### [TASK PROMPT]
Would you please output the data exactly, omitting no line?

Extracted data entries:
------------

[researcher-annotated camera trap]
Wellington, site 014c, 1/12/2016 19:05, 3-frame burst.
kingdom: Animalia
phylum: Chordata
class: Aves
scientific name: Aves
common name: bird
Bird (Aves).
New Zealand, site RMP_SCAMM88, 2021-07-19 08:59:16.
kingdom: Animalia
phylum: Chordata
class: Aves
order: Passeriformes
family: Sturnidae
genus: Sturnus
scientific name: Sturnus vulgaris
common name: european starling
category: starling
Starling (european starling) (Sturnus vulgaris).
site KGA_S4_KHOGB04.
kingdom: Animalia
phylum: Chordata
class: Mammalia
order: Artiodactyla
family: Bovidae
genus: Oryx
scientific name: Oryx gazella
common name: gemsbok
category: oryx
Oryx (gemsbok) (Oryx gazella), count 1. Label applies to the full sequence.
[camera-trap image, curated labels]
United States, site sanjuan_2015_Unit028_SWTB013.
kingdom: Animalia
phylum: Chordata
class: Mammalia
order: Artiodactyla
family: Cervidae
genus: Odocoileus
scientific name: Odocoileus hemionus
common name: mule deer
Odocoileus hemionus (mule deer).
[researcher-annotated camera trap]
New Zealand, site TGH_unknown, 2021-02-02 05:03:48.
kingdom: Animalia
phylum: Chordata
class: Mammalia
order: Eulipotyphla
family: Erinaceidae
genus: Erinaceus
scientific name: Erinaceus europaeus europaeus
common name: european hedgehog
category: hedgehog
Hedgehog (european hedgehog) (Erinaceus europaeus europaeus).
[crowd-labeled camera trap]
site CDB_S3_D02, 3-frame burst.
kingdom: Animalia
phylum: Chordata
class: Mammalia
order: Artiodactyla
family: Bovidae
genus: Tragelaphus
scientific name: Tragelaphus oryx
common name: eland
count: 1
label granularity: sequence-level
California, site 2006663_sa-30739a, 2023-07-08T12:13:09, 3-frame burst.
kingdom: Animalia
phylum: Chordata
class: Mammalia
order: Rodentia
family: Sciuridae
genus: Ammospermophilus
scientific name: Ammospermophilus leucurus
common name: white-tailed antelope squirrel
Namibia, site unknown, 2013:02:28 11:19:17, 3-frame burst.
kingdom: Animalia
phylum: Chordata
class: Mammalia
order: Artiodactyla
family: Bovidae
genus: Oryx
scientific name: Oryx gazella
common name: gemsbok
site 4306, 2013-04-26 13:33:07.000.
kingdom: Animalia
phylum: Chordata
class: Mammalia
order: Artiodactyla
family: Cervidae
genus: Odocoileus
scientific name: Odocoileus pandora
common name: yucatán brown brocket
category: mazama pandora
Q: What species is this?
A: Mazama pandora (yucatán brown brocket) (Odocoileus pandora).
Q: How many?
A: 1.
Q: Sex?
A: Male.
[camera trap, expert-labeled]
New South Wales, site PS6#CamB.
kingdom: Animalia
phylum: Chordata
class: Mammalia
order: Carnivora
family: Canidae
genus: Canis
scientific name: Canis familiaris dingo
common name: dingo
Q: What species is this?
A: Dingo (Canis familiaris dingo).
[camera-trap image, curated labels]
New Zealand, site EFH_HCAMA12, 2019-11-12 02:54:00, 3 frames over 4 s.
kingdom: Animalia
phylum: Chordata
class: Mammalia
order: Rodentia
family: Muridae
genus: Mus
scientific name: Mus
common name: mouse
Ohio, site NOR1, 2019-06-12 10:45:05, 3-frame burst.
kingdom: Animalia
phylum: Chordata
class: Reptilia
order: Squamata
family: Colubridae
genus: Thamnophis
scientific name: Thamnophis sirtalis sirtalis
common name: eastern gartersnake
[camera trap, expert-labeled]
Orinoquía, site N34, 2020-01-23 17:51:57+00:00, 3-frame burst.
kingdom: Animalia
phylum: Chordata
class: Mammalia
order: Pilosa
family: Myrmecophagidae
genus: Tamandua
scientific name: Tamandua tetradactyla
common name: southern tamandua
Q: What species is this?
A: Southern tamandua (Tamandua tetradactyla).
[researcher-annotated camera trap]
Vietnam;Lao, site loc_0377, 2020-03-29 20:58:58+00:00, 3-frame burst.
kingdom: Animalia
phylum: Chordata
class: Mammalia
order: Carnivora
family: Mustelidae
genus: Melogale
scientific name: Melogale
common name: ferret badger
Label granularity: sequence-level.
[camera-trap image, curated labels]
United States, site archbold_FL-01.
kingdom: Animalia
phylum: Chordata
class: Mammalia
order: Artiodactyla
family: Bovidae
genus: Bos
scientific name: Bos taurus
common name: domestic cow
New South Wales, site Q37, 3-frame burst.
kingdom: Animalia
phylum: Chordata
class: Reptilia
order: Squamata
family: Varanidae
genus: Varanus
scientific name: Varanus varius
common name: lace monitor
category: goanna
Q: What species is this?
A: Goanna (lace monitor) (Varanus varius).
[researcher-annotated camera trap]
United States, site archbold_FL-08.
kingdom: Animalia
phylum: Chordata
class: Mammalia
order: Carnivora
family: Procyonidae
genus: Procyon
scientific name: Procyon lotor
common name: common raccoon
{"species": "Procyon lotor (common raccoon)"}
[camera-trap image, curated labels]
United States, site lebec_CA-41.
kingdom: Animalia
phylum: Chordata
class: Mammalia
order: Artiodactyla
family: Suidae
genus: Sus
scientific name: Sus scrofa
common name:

------------

### [EXERCISE RESPONSE]
[researcher-annotated camera trap]
Wellington, site 014c, 1/12/2016 19:05, 3-frame burst.
kingdom: Animalia
phylum: Chordata
class: Aves
scientific name: Aves
common name: bird
Bird (Aves).
New Zealand, site RMP_SCAMM88, 2021-07-19 08:59:16.
kingdom: Animalia
phylum: Chordata
class: Aves
order: Passeriformes
family: Sturnidae
genus: Sturnus
scientific name: Sturnus vulgaris
common name: european starling
category: starling
Starling (european starling) (Sturnus vulgaris).
site KGA_S4_KHOGB04.
kingdom: Animalia
phylum: Chordata
class: Mammalia
order: Artiodactyla
family: Bovidae
genus: Oryx
scientific name: Oryx gazella
common name: gemsbok
category: oryx
Oryx (gemsbok) (Oryx gazella), count 1. Label applies to the full sequence.
[camera-trap image, curated labels]
United States, site sanjuan_2015_Unit028_SWTB013.
kingdom: Animalia
phylum: Chordata
class: Mammalia
order: Artiodactyla
family: Cervidae
genus: Odocoileus
scientific name: Odocoileus hemionus
common name: mule deer
Odocoileus hemionus (mule deer).
[researcher-annotated camera trap]
New Zealand, site TGH_unknown, 2021-02-02 05:03:48.
kingdom: Animalia
phylum: Chordata
class: Mammalia
order: Eulipotyphla
family: Erinaceidae
genus: Erinaceus
scientific name: Erinaceus europaeus europaeus
common name: european hedgehog
category: hedgehog
Hedgehog (european hedgehog) (Erinaceus europaeus europaeus).
[crowd-labeled camera trap]
site CDB_S3_D02, 3-frame burst.
kingdom: Animalia
phylum: Chordata
class: Mammalia
order: Artiodactyla
family: Bovidae
genus: Tragelaphus
scientific name: Tragelaphus oryx
common name: eland
count: 1
label granularity: sequence-level
California, site 2006663_sa-30739a, 2023-07-08T12:13:09, 3-frame burst.
kingdom: Animalia
phylum: Chordata
class: Mammalia
order: Rodentia
family: Sciuridae
genus: Ammospermophilus
scientific name: Ammospermophilus leucurus
common name: white-tailed antelope squirrel
Namibia, site unknown, 2013:02:28 11:19:17, 3-frame burst.
kingdom: Animalia
phylum: Chordata
class: Mammalia
order: Artiodactyla
family: Bovidae
genus: Oryx
scientific name: Oryx gazella
common name: gemsbok
site 4306, 2013-04-26 13:33:07.000.
kingdom: Animalia
phylum: Chordata
class: Mammalia
order: Artiodactyla
family: Cervidae
genus: Odocoileus
scientific name: Odocoileus pandora
common name: yucatán brown brocket
category: mazama pandora
Q: What species is this?
A: Mazama pandora (yucatán brown brocket) (Odocoileus pandora).
Q: How many?
A: 1.
Q: Sex?
A: Male.
[camera trap, expert-labeled]
New South Wales, site PS6#CamB.
kingdom: Animalia
phylum: Chordata
class: Mammalia
order: Carnivora
family: Canidae
genus: Canis
scientific name: Canis familiaris dingo
common name: dingo
Q: What species is this?
A: Dingo (Canis familiaris dingo).
[camera-trap image, curated labels]
New Zealand, site EFH_HCAMA12, 2019-11-12 02:54:00, 3 frames over 4 s.
kingdom: Animalia
phylum: Chordata
class: Mammalia
order: Rodentia
family: Muridae
genus: Mus
scientific name: Mus
common name: mouse
Ohio, site NOR1, 2019-06-12 10:45:05, 3-frame burst.
kingdom: Animalia
phylum: Chordata
class: Reptilia
order: Squamata
family: Colubridae
genus: Thamnophis
scientific name: Thamnophis sirtalis sirtalis
common name: eastern gartersnake
[camera trap, expert-labeled]
Orinoquía, site N34, 2020-01-23 17:51:57+00:00, 3-frame burst.
kingdom: Animalia
phylum: Chordata
class: Mammalia
order: Pilosa
family: Myrmecophagidae
genus: Tamandua
scientific name: Tamandua tetradactyla
common name: southern tamandua
Q: What species is this?
A: Southern tamandua (Tamandua tetradactyla).
[researcher-annotated camera trap]
Vietnam;Lao, site loc_0377, 2020-03-29 20:58:58+00:00, 3-frame burst.
kingdom: Animalia
phylum: Chordata
class: Mammalia
order: Carnivora
family: Mustelidae
genus: Melogale
scientific name: Melogale
common name: ferret badger
Label granularity: sequence-level.
[camera-trap image, curated labels]
United States, site archbold_FL-01.
kingdom: Animalia
phylum: Chordata
class: Mammalia
order: Artiodactyla
family: Bovidae
genus: Bos
scientific name: Bos taurus
common name: domestic cow
New South Wales, site Q37, 3-frame burst.
kingdom: Animalia
phylum: Chordata
class: Reptilia
order: Squamata
family: Varanidae
genus: Varanus
scientific name: Varanus varius
common name: lace monitor
category: goanna
Q: What species is this?
A: Goanna (lace monitor) (Varanus varius).
[researcher-annotated camera trap]
United States, site archbold_FL-08.
kingdom: Animalia
phylum: Chordata
class: Mammalia
order: Carnivora
family: Procyonidae
genus: Procyon
scientific name: Procyon lotor
common name: common raccoon
{"species": "Procyon lotor (common raccoon)"}
[camera-trap image, curated labels]
United States, site lebec_CA-41.
kingdom: Animalia
phylum: Chordata
class: Mammalia
order: Artiodactyla
family: Suidae
genus: Sus
scientific name: Sus scrofa
common name:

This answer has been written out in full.